------ Data entries
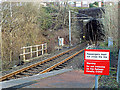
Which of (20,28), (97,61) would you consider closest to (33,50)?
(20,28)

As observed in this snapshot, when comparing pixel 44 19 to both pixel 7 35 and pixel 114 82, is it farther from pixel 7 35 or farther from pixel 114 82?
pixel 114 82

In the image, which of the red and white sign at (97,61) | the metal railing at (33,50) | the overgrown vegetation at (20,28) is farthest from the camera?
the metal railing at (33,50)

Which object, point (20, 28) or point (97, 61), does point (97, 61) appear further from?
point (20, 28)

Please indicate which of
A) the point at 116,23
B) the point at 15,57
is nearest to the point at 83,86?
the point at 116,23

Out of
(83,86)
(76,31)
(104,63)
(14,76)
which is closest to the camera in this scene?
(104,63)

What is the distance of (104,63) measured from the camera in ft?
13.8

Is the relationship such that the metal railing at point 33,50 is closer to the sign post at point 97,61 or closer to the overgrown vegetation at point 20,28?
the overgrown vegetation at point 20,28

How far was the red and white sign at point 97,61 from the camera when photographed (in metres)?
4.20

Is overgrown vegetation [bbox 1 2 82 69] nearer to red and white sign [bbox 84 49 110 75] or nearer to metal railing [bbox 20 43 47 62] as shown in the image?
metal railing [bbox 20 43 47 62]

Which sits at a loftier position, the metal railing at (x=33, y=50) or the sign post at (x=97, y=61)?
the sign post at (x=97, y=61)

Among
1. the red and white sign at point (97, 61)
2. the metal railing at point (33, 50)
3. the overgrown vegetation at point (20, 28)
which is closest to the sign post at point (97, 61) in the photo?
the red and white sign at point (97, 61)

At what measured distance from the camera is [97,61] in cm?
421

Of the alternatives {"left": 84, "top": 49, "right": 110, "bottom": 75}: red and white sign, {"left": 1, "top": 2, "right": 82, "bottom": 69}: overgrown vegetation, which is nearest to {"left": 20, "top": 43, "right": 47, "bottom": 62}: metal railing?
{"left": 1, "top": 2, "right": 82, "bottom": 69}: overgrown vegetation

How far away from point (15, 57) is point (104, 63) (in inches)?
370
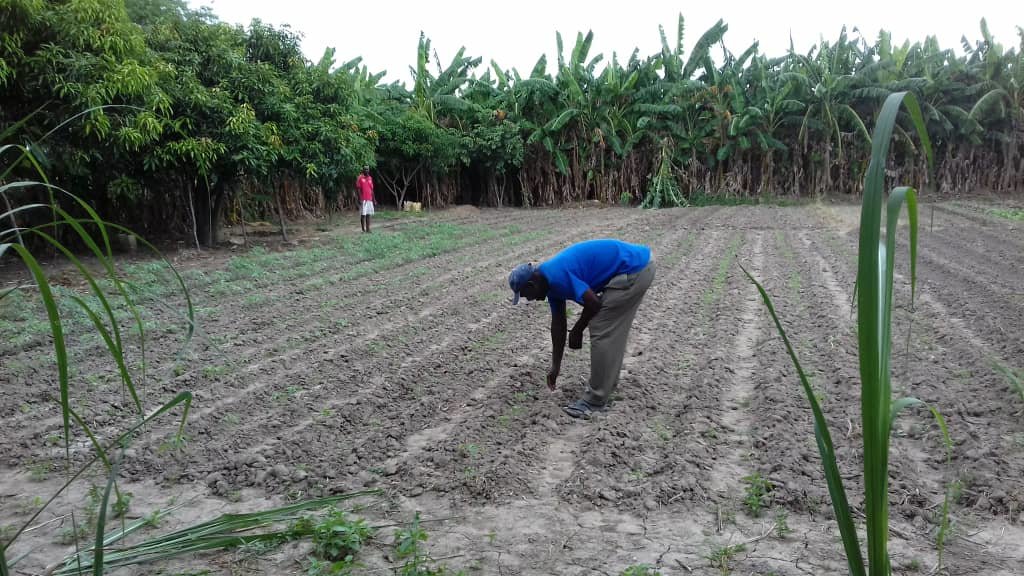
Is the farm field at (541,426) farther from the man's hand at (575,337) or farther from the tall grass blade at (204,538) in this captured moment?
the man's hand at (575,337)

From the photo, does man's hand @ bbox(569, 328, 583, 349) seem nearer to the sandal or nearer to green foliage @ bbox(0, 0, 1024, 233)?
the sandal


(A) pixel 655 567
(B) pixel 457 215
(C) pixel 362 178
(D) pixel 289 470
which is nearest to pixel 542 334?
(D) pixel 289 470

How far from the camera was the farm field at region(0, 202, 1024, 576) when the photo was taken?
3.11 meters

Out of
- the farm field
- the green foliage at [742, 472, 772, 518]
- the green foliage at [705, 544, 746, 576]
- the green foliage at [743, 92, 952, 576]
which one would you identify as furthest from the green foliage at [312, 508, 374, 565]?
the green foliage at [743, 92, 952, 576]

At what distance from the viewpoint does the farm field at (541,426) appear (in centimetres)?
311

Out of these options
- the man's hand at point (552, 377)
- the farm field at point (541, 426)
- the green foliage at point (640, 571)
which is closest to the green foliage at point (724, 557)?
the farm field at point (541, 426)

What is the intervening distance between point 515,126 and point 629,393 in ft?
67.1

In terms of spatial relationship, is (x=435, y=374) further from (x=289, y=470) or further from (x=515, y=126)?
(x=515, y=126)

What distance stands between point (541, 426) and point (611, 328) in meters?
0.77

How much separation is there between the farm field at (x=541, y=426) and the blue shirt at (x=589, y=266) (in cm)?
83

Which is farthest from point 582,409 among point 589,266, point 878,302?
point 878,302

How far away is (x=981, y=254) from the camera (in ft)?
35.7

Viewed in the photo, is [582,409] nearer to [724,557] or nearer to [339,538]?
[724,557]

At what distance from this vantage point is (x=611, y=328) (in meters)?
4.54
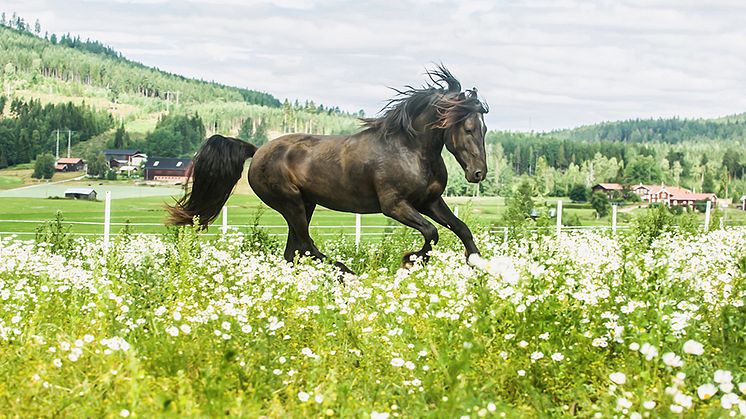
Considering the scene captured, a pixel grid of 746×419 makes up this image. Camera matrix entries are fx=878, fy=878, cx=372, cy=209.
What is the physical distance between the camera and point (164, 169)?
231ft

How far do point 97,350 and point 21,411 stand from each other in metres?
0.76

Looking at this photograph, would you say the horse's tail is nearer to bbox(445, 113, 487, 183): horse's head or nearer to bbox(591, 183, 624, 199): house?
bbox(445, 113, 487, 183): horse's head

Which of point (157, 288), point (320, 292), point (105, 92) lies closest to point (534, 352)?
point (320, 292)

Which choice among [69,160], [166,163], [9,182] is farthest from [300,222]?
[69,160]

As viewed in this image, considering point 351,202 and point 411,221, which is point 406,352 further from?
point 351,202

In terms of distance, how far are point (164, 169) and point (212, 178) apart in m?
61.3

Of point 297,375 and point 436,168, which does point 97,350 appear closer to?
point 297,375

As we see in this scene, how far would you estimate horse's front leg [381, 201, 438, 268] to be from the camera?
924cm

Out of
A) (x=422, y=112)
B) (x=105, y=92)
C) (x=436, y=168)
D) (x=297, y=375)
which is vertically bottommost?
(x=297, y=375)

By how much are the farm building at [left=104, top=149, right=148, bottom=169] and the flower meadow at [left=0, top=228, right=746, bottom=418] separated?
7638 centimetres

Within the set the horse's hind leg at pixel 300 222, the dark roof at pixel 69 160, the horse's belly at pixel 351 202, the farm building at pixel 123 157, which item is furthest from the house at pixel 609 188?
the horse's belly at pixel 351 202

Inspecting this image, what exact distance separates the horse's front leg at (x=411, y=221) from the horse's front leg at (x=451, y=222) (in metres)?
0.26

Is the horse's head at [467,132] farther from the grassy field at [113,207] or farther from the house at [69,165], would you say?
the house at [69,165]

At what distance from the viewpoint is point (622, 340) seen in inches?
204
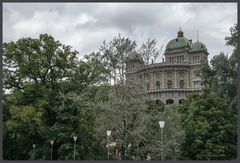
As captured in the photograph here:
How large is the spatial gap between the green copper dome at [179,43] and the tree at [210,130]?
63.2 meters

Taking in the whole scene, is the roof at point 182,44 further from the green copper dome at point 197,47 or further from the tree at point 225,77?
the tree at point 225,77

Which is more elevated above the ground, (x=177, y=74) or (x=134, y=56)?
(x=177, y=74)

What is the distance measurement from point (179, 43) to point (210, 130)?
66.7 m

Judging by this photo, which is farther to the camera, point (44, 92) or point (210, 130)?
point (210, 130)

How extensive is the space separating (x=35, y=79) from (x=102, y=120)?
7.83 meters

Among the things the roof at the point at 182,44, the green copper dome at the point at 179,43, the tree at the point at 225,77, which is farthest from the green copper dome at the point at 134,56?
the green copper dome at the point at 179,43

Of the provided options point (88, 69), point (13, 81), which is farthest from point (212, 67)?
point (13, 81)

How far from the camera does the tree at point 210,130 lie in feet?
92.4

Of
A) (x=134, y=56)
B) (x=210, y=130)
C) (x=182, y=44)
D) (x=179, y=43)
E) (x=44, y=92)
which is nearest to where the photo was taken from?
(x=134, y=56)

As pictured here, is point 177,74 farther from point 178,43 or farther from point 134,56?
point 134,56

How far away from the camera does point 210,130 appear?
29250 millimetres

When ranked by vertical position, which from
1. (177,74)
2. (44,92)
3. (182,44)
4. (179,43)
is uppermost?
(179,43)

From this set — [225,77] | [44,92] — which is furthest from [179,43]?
------------
* **What needs to be done**
Starting at the line that contains "Of the provided", repeat each line exactly through the last one in the listing. Include both of those lines and nothing more.

* **Result of this task**
Of the provided options point (88, 69), point (13, 81), which is farthest from point (212, 67)?
point (13, 81)

How far from the camera does the tree at point 210,130 lie in feet?
92.4

Of
A) (x=134, y=56)
B) (x=210, y=130)
C) (x=182, y=44)
D) (x=179, y=43)
E) (x=44, y=92)
which is nearest to where the photo was taken from?
(x=134, y=56)

As pictured here, is point 177,74 farther from point 178,43 or farther from point 134,56?
point 134,56

How far away from the camera does point 210,130 appear?
29250 millimetres

When ranked by vertical position, which from
1. (177,74)
2. (44,92)
3. (182,44)
4. (179,43)
is uppermost?
(179,43)

From this set — [225,77] | [44,92] — which is furthest from [179,43]?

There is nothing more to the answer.